God wants to dwell with us, and that is the main function of the sanctuary, for us to live with God in His house and to worship Him. The feasts are truly an evangelistic tool for reviewing the plan of salvation each year. The Passover was the foundational feast, even marking the beginning of the year (Exod. 12), celebrating the deliverance of Israel from Egypt. The focus was on the lamb, who was to be blameless and perfect, and sufficient for everyone. Jesus is called our Passover Lamb, as the one who died for our sins, who was perfect and blameless, and whose sacrifice was sufficient for the whole world (1 Cor. 5:7, 11:23–26; John 1:29).
The blood of the sacrificed lamb was spread on the doorposts, which is where the names of each household were engraved in Egypt. Thus, the people were covering their names with the blood of the lamb, personally appropriating the deliverance for themselves.

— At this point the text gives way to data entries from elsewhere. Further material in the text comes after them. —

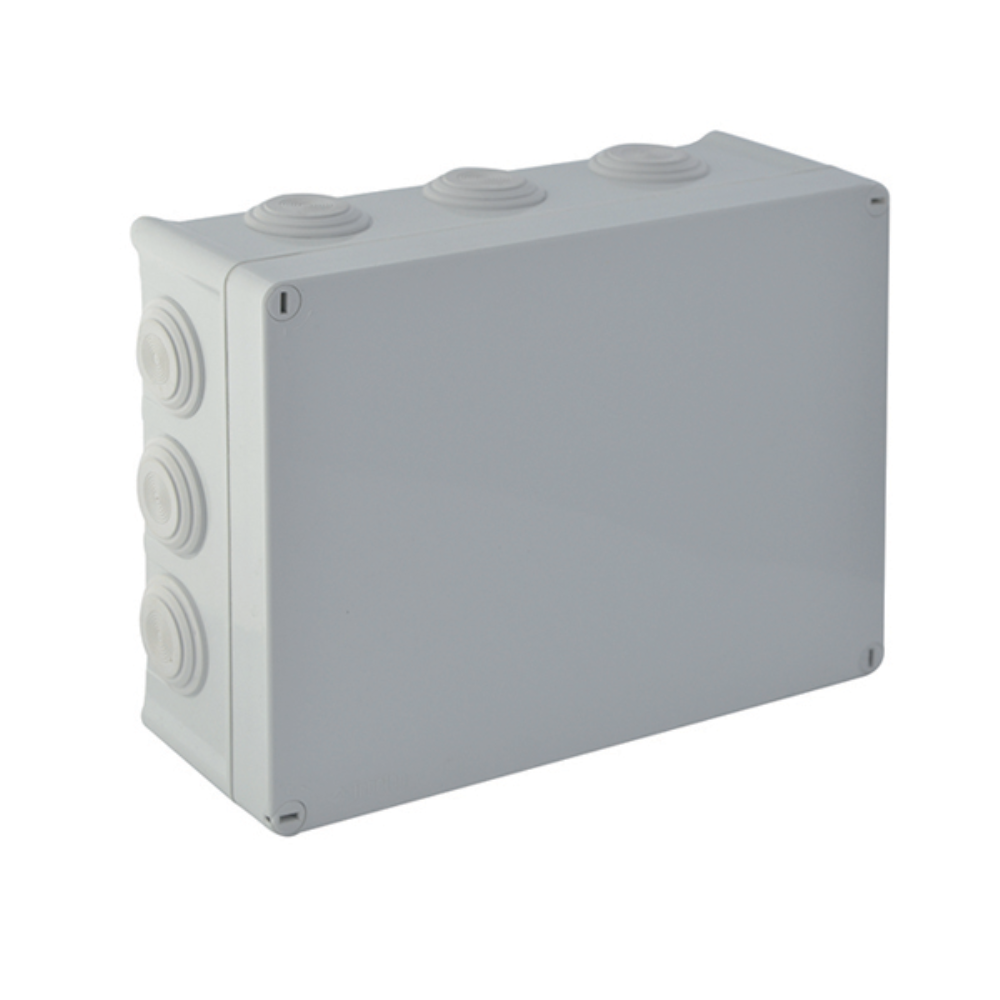 BOÎTE DE DÉRIVATION ÉTANCHE - 155X110X70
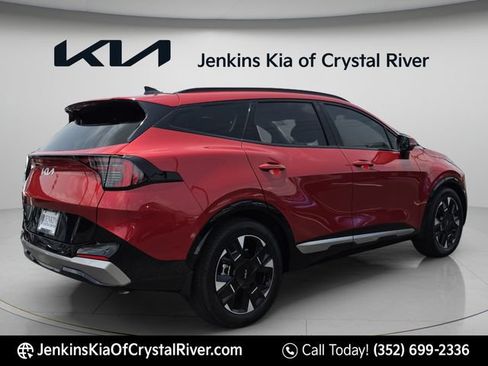 Certified 2026 Kia Sportage SX FWD image 5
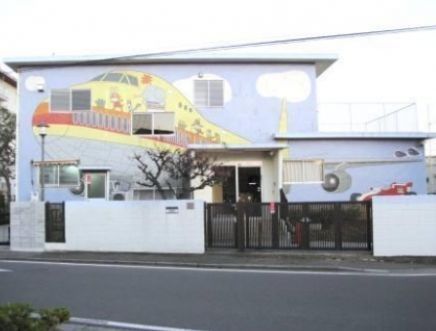 幼稚園・保育園　★上和田保育園★（幼稚園・保育園）まで189m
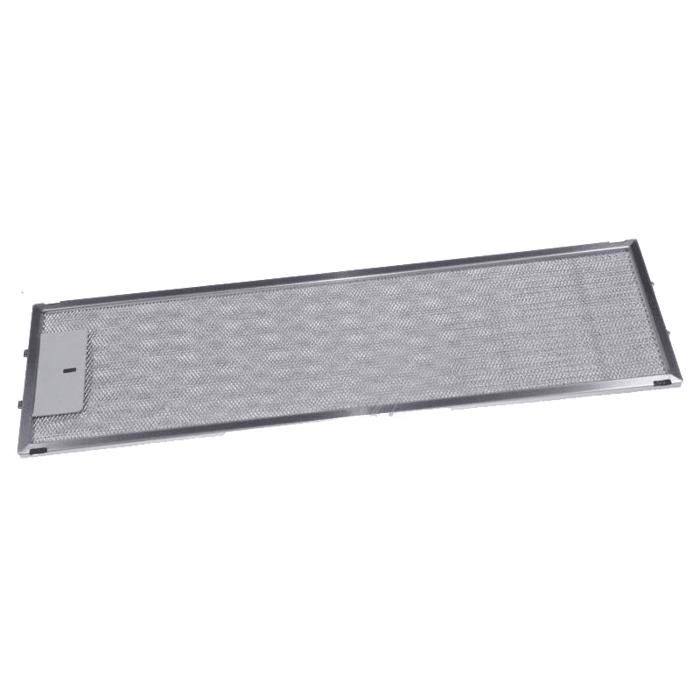 Filtre métallique pour hotte ARISTON 153x535 mm C00138587
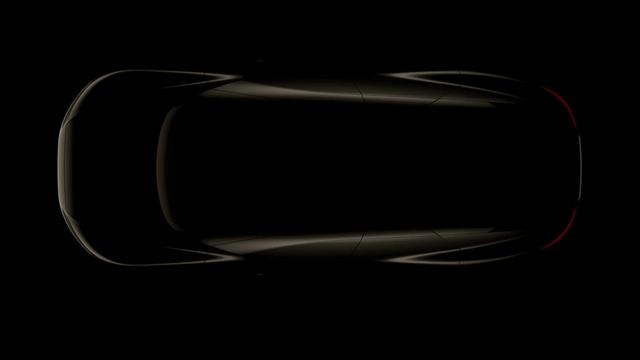奥迪发布Grand Sphere概念车预告图 慕尼黑车展正式亮相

The lamb was also slain “at twilight” (Exod. 12:6, literally “between the evenings” in Hebrew), which could be interpreted as the night before or the night of the Passover. Jesus fulfilled both possible interpretations, celebrating the feast with His disciples the night before (Matt. 26:27–28), and dying as the Passover Lamb on the night of (Matt. 27:46).
The Feast of Weeks was another time of extra special rejoicing. Everyone was to be involved, including all family members, ministers, foreigners, the fatherless, and the widows. The purpose was to remember that they had been slaves and that God had rescued them, once again placing themselves into the story even though they had not personally experienced it. The Feast of Weeks first happened at Sinai, where the people covenanted with God; Pentecost in Acts 2 is the fulfillment of the first Pentecost on Sinai, and many of the same things happen in each (fire, wind/noise, God’s law on the hearts, and so on).
The Feast of Tabernacles is called the greatest of all feasts, with the main requirement being: “You [shall] surely rejoice” (v. 15)! Once again, everyone is involved and is remembering God’s blessings in the literal and spiritual harvests. Leviticus 23 describes the building of booths to live in for seven days during this feast, in order to remember how God protected them during their wilderness wandering. This is the feast when Jesus said some of His greatest statements of Messiahship and divinity (John 7–8), as He is the true booth (Amos 9:11) and came to tabernacle among us (John 1:14). Ultimately, we look forward to living with God in His tabernacle the New Jerusalem (the shape of the Most Holy Place) forever!